Too many parents are just worried about their kid "liking" them or they are too wrapped up in their own drama filled lives to care what's going on.

That is one of my biggest bug bears, children have friends and will make other friends too, they don't need their parents to be their friends. They need their parents to love them, nurture them and teach them, they will only ever have one mother and one father.

That doesn't mean you can't be friendly towards your children, you should but knowing where to draw the line is important.
 
THANK YOU. That was what I was trying to say. I felt it was important to educate our kids about the temptations awaiting them, and help them to avoid those traps. But my kids had their own laptops as teens. I didn't make them sit in the living room to be on their computers. But I did have their FB passwords and I did occasionally do History searches to see where they had been. Neither of them ever accepted IM's or PMs from strangers though.
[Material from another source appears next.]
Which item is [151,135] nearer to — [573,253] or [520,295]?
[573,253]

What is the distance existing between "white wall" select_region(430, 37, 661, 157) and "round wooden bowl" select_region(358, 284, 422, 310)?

I never liked video games, but my son LOVED them, and when we moved to a new town, and he didn't have many friends yet, and his main way of staying in contact with his 2 best friends back home was by playing games online with them, we said okay. It was the lesser of two evils, imo. It was middle school and a brutal time for him to move to a new town. And I figured there were worse things he could be doing and at least he was here in his room.

Sometimes when a parent withholds something, it ends up making that withheld thing an object of desire. Never tell your daughter that you hate her boyfriend until she is already wanting to dump him. LOL

I think we are all on the same page here. :thumbup:


Talking, monitoring, loving, withholding, punishing, guiding, teaching.... They ALL have a place in parenting and can't be effective without the others.


The simple fact that we are here on WS, loving these children who are not our own, and aching for those (even perps) who do not have the safe and secure homes our own children do, shows that we all have a kindred yearning for hope and happiness for all our little ones.